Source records
[START]

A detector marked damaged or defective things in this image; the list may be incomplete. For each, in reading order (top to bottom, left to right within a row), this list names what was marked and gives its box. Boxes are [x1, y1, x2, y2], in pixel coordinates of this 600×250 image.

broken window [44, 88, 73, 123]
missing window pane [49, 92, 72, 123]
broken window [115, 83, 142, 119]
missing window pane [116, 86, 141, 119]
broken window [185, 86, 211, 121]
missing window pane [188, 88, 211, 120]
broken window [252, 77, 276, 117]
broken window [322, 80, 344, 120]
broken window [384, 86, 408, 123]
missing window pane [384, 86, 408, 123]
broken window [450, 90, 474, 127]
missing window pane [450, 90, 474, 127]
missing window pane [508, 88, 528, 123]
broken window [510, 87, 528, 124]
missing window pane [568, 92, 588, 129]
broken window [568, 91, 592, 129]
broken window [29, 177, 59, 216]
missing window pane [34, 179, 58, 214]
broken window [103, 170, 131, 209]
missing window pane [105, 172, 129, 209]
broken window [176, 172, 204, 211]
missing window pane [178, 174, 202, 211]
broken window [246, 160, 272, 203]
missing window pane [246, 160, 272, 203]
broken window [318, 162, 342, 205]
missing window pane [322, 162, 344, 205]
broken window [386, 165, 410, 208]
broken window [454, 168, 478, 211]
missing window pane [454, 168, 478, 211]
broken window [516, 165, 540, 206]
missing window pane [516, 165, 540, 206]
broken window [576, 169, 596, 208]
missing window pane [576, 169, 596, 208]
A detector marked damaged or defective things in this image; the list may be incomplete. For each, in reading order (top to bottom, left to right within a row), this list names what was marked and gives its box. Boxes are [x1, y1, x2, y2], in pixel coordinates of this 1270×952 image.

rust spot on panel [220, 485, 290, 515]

[END]

**Objective**
Switch "defective" to "faulty" in the stretch from the start of the rows through the line containing "broken window [115, 83, 142, 119]", then write out those lines again with all else unchanged.

**Answer**
A detector marked damaged or faulty things in this image; the list may be incomplete. For each, in reading order (top to bottom, left to right within a row), this list names what was marked and gives its box. Boxes are [x1, y1, x2, y2], in pixel coordinates of this 600×250 image.

broken window [44, 88, 73, 123]
missing window pane [49, 92, 72, 123]
broken window [115, 83, 142, 119]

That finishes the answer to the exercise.